I was asked to check if the strains with the spec cassette have anything unusual in terms of gene expression.
First I needed to determine which samples had the spec cassette. To do this, I ran a grep command on the FASTQ files of may samples and looked for the string "GGGGATCCGTCGACCTGCAGTTCGAAG" which is a sequence in the spec cassette.
gunzip -cd filename.fq.gz | grep GGGGATCCGTCGACCTGCAGTTCGAAG
The following samples had reads that match this string:
The following samples did not have reads that match this string:
I checked every sample for strains in red and they were all consistent within a given strain. I only checked a single condition for everything else and not a single match was found in these.
For these marked strains, I pulled out all the genes that were significantly different compared to KW20 under the same condition. (ie. cmnx_M0 vs kw20_M0, antx_M1 vs kw20_M1, etc). Among these 12 samples, there was a total of 222 differentially expressed genes compared to KW20 (190 unique genes)

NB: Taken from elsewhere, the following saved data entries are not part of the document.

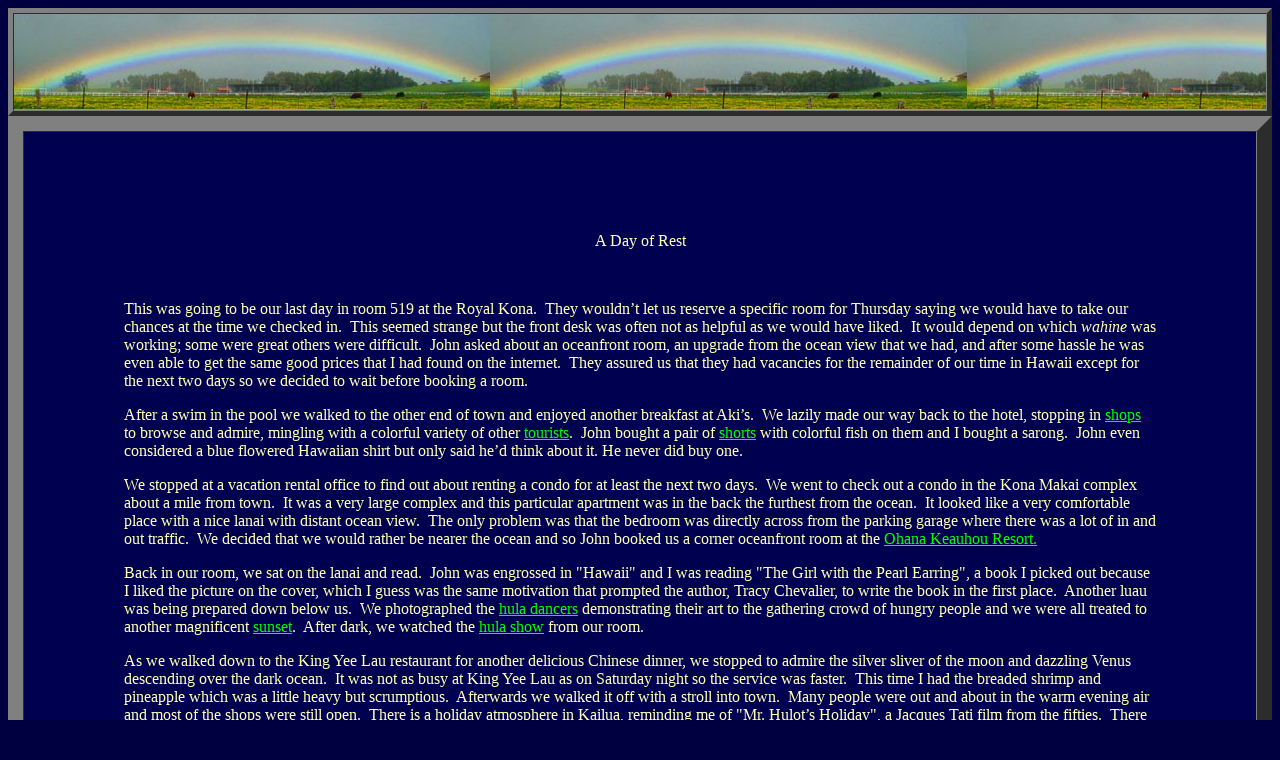

--- FILE ---
content_type: text/html
request_url: http://bigislandtourist.com/Diary6.htm
body_size: 2936
content:
<html>

<head>
<meta http-equiv="Content-Type" content="text/html; charset=windows-1252">
<meta name="GENERATOR" content="Microsoft FrontPage 4.0">
<meta name="ProgId" content="FrontPage.Editor.Document">
<title>day of rest</title>
<style fprolloverstyle>A:hover {color: #FFCC66}
</style>
<base target="_self">
</head>

<body bgcolor="#000040" text="#FFFFC4" link="#00FF00" vlink="#00FFFF" style="color: #FFFFC1; font-family: Lucida Sans">

<div align="center">
  <center>
  <table border="5" cellpadding="39" cellspacing="0" width="100%" background="images/tile15a.jpg" bordercolorlight="#FFFF66" bordercolordark="#FF9966">
    <tr>
      <td width="100%">&nbsp;</td>
    </tr>
  </table>
  </center>
</div>
<div align="center">
  <center>
  <table border="15" cellpadding="100" cellspacing="0" width="100%" bgcolor="#000051" bordercolorlight="#FFFF66" bordercolordark="#FF9966" style="font-family: Lucida Sans; color: #FFFFB7">
    <tr>
      <td width="100%">
        <p ALIGN="CENTER"><font face="Verdana">A Day of Rest</font></p>
        <font FACE="Arial">
        <p ALIGN="CENTER">&nbsp;</p>
        </font>
        <p><font face="Verdana">This was going to be our last day in room 519 at the Royal Kona.&nbsp;
        They wouldn’t let us reserve a specific room for Thursday saying we
        would have to take our chances at the time we checked in.&nbsp; This
        seemed strange but the front desk was often not as helpful as we would
        have liked.&nbsp; It would depend on which <i>wahine</i> was working;
        some were great others were difficult.&nbsp; John asked about an
        oceanfront room, an upgrade from the ocean view that we had, and after
        some hassle he was even able to get the same good prices that I had
        found on the internet.&nbsp; They assured us that they had vacancies for
        the remainder of our time in Hawaii except for the next two days so we
        decided to wait before booking a room.</font></p>
        <p><font face="Verdana">After a swim in the pool we walked to the other end of town and
        enjoyed another breakfast at Aki’s.&nbsp; We lazily made our way back
        to the hotel, stopping in <a href="images/KailuaShops10123.htm" target="_blank"> shops</a> to browse and admire, mingling with a
        colorful variety of other <a href="images/KailuaShops14111516.htm" target="_blank">tourists</a>.&nbsp; John bought a pair of
        <a href="images/KailuaShops13.htm" target="_blank">shorts</a>
        with colorful fish on them and I bought a sarong.&nbsp; John even
        considered a blue flowered Hawaiian shirt but only said he’d think about it.
        He never did buy one.</font></p>
        <p><font face="Verdana">We stopped at a vacation rental office to find out about renting a
        condo for at least the next two days.&nbsp; We went to check out a condo
        in the Kona Makai complex about a mile from town.&nbsp; It was a very
        large complex and this particular apartment was in the back the furthest
        from the ocean.&nbsp; It looked like a very comfortable place with a
        nice lanai with distant ocean view.&nbsp; The only problem was that the
        bedroom was directly across from the parking garage where there was a
        lot of in and out traffic.&nbsp; We decided that we would rather be
        nearer the ocean and so John booked us a corner oceanfront room at the <a href="images/Ohana115.htm" target="_blank">
        Ohana Keauhou Resort.</a></font></p>
        <p><font face="Verdana">Back in our room, we sat on the lanai and read.&nbsp; John was
        engrossed in &quot;Hawaii&quot; and I was reading &quot;The Girl with
        the Pearl Earring&quot;, a book I picked out because I liked the picture
        on the cover, which I guess was the same motivation that prompted the
        author, Tracy Chevalier, to write the book in the first place.&nbsp;
        Another luau was being prepared down below us.&nbsp; We photographed the
        <a href="images/Luau1.htm" target="_blank">
        hula dancers</a> demonstrating their art to the gathering crowd of hungry
        people and we were all treated to another magnificent <a href="images/sunset13141516.htm" target="_blank">sunset</a>.&nbsp;
        After dark, we watched the <a href="images/Luau4.htm" target="_blank"> hula show</a> from our room.</font></p>
        <p><font face="Verdana">As we walked down to the King Yee Lau restaurant for another
        delicious Chinese dinner, we stopped to admire the silver sliver of the moon and
        dazzling Venus descending over the dark ocean.&nbsp; It was not as busy
        at King Yee Lau as on Saturday night so the service was faster.&nbsp;
        This time I had the breaded shrimp and pineapple which was a little
        heavy but scrumptious.&nbsp; Afterwards we walked it off with a stroll
        into town.&nbsp; Many people were out and about in the warm evening air
        and most of the shops were still open.&nbsp; There is a holiday
        atmosphere in Kailua, reminding me of &quot;Mr. Hulot’s Holiday&quot;,
        a Jacques Tati film from the fifties.&nbsp; There were tourists from
        all over the globe, surf bums congregating in their favorite hangouts,
        pretty girls dressed in colorful sarongs and native Hawaiians.&nbsp; We
        sat on the rock wall with the sea at our backs and watched the
        volleyball game being played on the lighted sand court next to the Hard
        Rock Café before heading back to our room.&nbsp; I remembered the
        conversation we had with the pilot who flew us to San Francisco about
        his trip to Hawaii.&nbsp; He said that he just wanted to relax, maybe do
        a little snorkeling but his mother-in-law had them on the go constantly
        because she wanted to see everything.&nbsp; In my research of the
        island, I also had ideas about seeing all parts of it.&nbsp; But this
        easy, relaxed day felt perfect.&nbsp; Something about the tropical air
        made hurrying and agendas seem inappropriate.</font></p>
        <p><font face="Verdana">With great appreciation, we slept to the rhythms of the sea.</font></p>
        <p align="center">&nbsp;
        <p align="center"><font color="#02093E" face="Verdana"><!--webbot bot="Navigation"
        S-Type="arrows" S-Orientation="horizontal" S-Rendering="graphics"
        B-Include-Home="TRUE" B-Include-Up="TRUE" U-Page S-Target startspan --><nobr>[&nbsp;<a href="Diary5.htm">Back</a>&nbsp;]</nobr> <nobr>[&nbsp;<a href="index.htm">big&nbsp;island&nbsp;tourist</a>&nbsp;]</nobr> <nobr>[&nbsp;<a href="index-diary.htm">Up</a>&nbsp;]</nobr> <nobr>[&nbsp;<a href="Diary7.htm">Next</a>&nbsp;]</nobr><!--webbot bot="Navigation" endspan i-checksum="14133" -->
        </font></td>
    </tr>
  </table>
  </center>
</div>
<div align="center">
  <center>
  <table border="5" cellpadding="39" cellspacing="0" width="100%" background="images/tile15a.jpg" bordercolorlight="#FFFF66" bordercolordark="#FF9966">
    <tr>
      <td width="100%">&nbsp;</td>
    </tr>
  </table>
  </center>
</div>

<p align="center">&nbsp;</p>

</body>

</html>
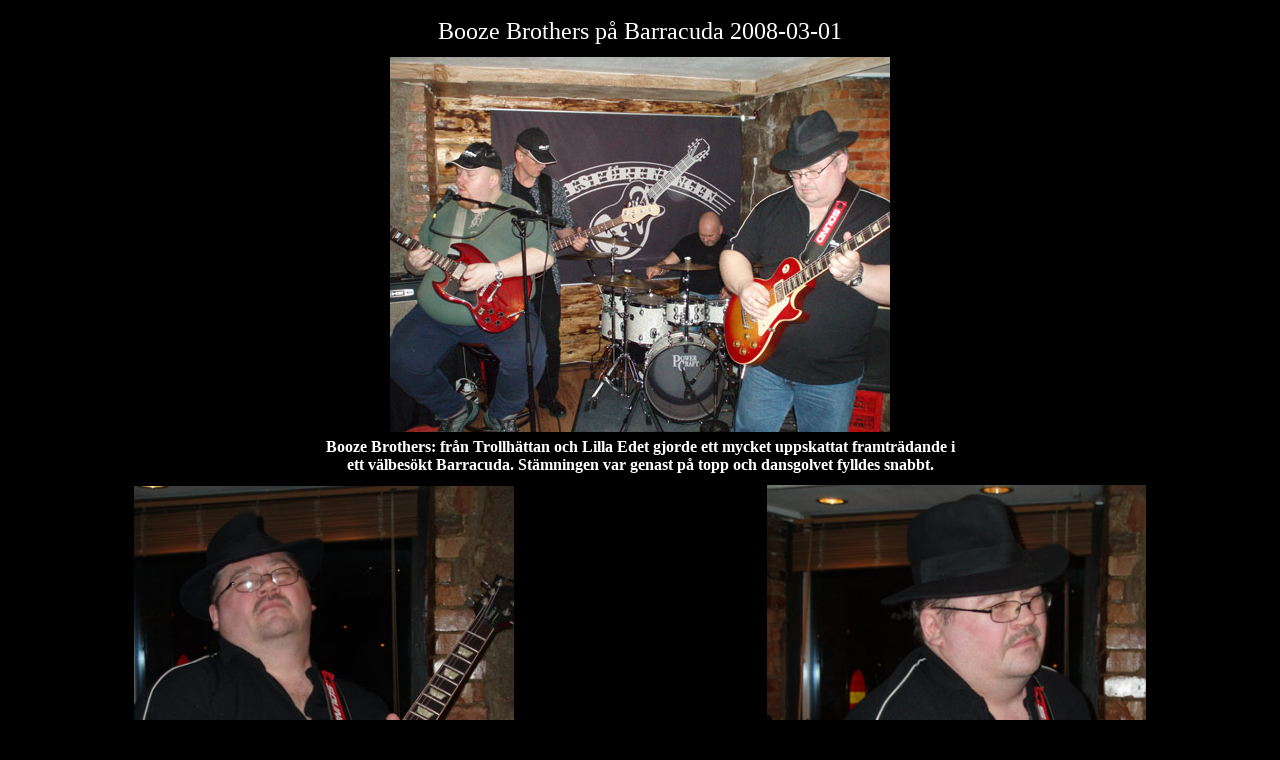

--- FILE ---
content_type: text/html
request_url: https://ernstblues.se/bilder_booze_brothers.htm
body_size: 907
content:
<html>

<head>
<meta http-equiv="Content-Type" content="text/html; charset=windows-1252">
<meta name="GENERATOR" content="Microsoft FrontPage 6.0">
<meta name="ProgId" content="FrontPage.Editor.Document">
<title>Booze Brothers på Barracuda 2008-03-01</title></head>

<body bgcolor="#000000" link="#CC0099" vlink="#FF33CC" alink="#FF33CC">

<table border="0" cellpadding="0" cellspacing="0" style="border-collapse: collapse" width="100%" id="AutoNumber1" height="2282">
  <tr>
    <td width="100%" height="48" colspan="2">
    <p align="center"><font face="Tahoma" size="5" color="#FFFFFF">Booze 
    Brothers på Barracuda 2008-03-01</font></td>
  </tr>
  <tr>
    <td width="100%" height="378" colspan="2">
    <p align="center">
    <img border="0" src="image_2008/boozebrothers_01.jpg" width="500" height="375"></td>
  </tr>
  <tr>
    <td width="100%" height="45" colspan="2">
    <p align="center"><b><font face="Tahoma" color="#FFFFFF">Booze Brothers: 
    från Trollhättan och Lilla Edet gjorde ett mycket uppskattat framträdande i<br>
    ett välbesökt Barracuda. Stämningen var genast på topp och dansgolvet 
    fylldes snabbt.</font></b></td>
  </tr>
  <tr>
    <td width="43%" height="516">
    <p align="center">
    <img border="0" src="image_2008/boozebrothers_02.jpg" width="380" height="502"></td>
    <td width="57%" height="516">
    <p align="center">
    <img border="0" src="image_2008/boozebrothers_03.jpg" width="379" height="504"></td>
  </tr>
  <tr>
    <td width="100%" height="42" colspan="2">
    <p align="center"><b><font face="Tahoma" color="#FFFFFF">Keneth Svensson på 
    Gitarr</font></b></td>
  </tr>
  <tr>
    <td width="100%" height="381" colspan="2">
    <p align="center">
    <img border="0" src="image_2008/boozebrothers_04.jpg" width="500" height="375"></td>
  </tr>
  <tr>
    <td width="100%" height="34" colspan="2">
    <p align="center"><b><font face="Tahoma" color="#FFFFFF">Patric och Kenneth 
    hade många vassa solon på gitarr</font></b></td>
  </tr>
  <tr>
    <td width="100%" height="528" colspan="2">
    <p align="center">
    <img border="0" src="image_2008/boozebrothers_05.jpg" width="640" height="480"></td>
  </tr>
  <tr>
    <td width="43%" height="505">
    <p align="center">
    <img border="0" src="image_2008/boozebrothers_06.jpg" width="352" height="467"></td>
    <td width="57%" height="505">
    <p align="center">
    <img border="0" src="image_2008/boozebrothers_07.jpg" width="354" height="468"></td>
  </tr>
  <tr>
    <td width="100%" height="43" colspan="2">
    <p align="center"><b><font face="Tahoma" color="#FFFFFF">Patric Carlzohn på Gitarr</font></b></td>
  </tr>
  <tr>
    <td width="100%" height="414" colspan="2">
    <p align="center">
    <img border="0" src="image_2008/boozebrothers_08.jpg" width="547" height="412"></td>
  </tr>
  <tr>
    <td width="100%" height="42" colspan="2">
    <p align="center"><b><font face="Tahoma" color="#FFFFFF">Jonas Karlsson på 
    Trummor ihop med Ernst</font></b></td>
  </tr>
  <tr>
    <td width="50%" height="490">
    <p align="center">
    <img border="0" src="image_2008/boozebrothers_09.jpg" width="353" height="465"></td>
    <td width="50%" height="490">
    <p align="center">
    <img border="0" src="image_2008/boozebrothers_10.jpg" width="346" height="464"></td>
  </tr>
  <tr>
    <td width="100%" height="38" colspan="2">
    <p align="center"><b><font face="Tahoma" color="#FFFFFF">Calle Björnberg på 
    Bas</font></b></td>
  </tr>
  <tr>
    <td width="100%" height="36" colspan="2">&nbsp;&nbsp;
    <font face="Tahoma" color="#FFFFFF">
	<a href="Bilder%20spelningar,%20press,%20ovriga%20htm/bilder_2008.htm">Tillbaka</a></font><font face="Tahoma" size="2" color="#FFFFFF">&nbsp;&nbsp;&nbsp;&nbsp;&nbsp;&nbsp;&nbsp;&nbsp;&nbsp;&nbsp;&nbsp;&nbsp;&nbsp;&nbsp;&nbsp;&nbsp;&nbsp;&nbsp;&nbsp;&nbsp;&nbsp;&nbsp;&nbsp;&nbsp;&nbsp;&nbsp;&nbsp;&nbsp;&nbsp;&nbsp;&nbsp;&nbsp;&nbsp;&nbsp;&nbsp;&nbsp;&nbsp;&nbsp;&nbsp;&nbsp;&nbsp;&nbsp;&nbsp;&nbsp;&nbsp;&nbsp;&nbsp;&nbsp;&nbsp;&nbsp;&nbsp;&nbsp;&nbsp;&nbsp;&nbsp;&nbsp;&nbsp;&nbsp;&nbsp;&nbsp;&nbsp;&nbsp;&nbsp;&nbsp;&nbsp;&nbsp;&nbsp;&nbsp;&nbsp;&nbsp;&nbsp;&nbsp;&nbsp;&nbsp;&nbsp;&nbsp;&nbsp;&nbsp;&nbsp;&nbsp;&nbsp;&nbsp;&nbsp;&nbsp;&nbsp;&nbsp;&nbsp;&nbsp;&nbsp;&nbsp;&nbsp;&nbsp;&nbsp;&nbsp;&nbsp;&nbsp;&nbsp;&nbsp;&nbsp;&nbsp;&nbsp;&nbsp;&nbsp;&nbsp;&nbsp;&nbsp;&nbsp;&nbsp;&nbsp;&nbsp;&nbsp;&nbsp;&nbsp;&nbsp;&nbsp;&nbsp;&nbsp;&nbsp;&nbsp;&nbsp;&nbsp;&nbsp;&nbsp;&nbsp;&nbsp;&nbsp;&nbsp;&nbsp;&nbsp;&nbsp;&nbsp;&nbsp;&nbsp;&nbsp;&nbsp;&nbsp;&nbsp;&nbsp;&nbsp;&nbsp;&nbsp;&nbsp;&nbsp;&nbsp;&nbsp;&nbsp;&nbsp;&nbsp;&nbsp;&nbsp;&nbsp;&nbsp;&nbsp;&nbsp;
    </font><font face="Tahoma" color="#FFFFFF">Foto: Ingemar Forsström</font></td>
  </tr>
</table>

</body>

</html>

Only one gene was found differentially expressed in more than 3 samples. HI_0658 (ATP-binding cassette, subfamily F, member 3) was found differentially expressed in 4 (33%) of the samples, however all four samples were antx so this is not a spec-specific effect.
A few genes (~10 in total) show up in 3 samples. HI_0062 (dnaK suppressor protein, ~3x downregulated) and HI_0235 (alternative ribosome-rescue factor, ~5x downregulation) are differentially expressed compared to KW20 in cmnx_M3, antx_M3 and toxx_M3.
However, looking at another comparison, sxyx_M3 vs KW20_M3 (chosen at random), I see the same behaviour for these two genes. Perhaps it could be due some skewing of the data due to the problematic KW20_M3_C replicate that Rosie mentioned in the previous post.
A operon containing ribosomal protein HI_0776-779 (~2.5x upregulated) is differentially expressed compared to KW20 in cmnx_M1, antx_M2 and toxx_M2.
In summary, if there is any effect caused by having a spec cassette, is it not strong enough to really alter the set of differentially expressed genes.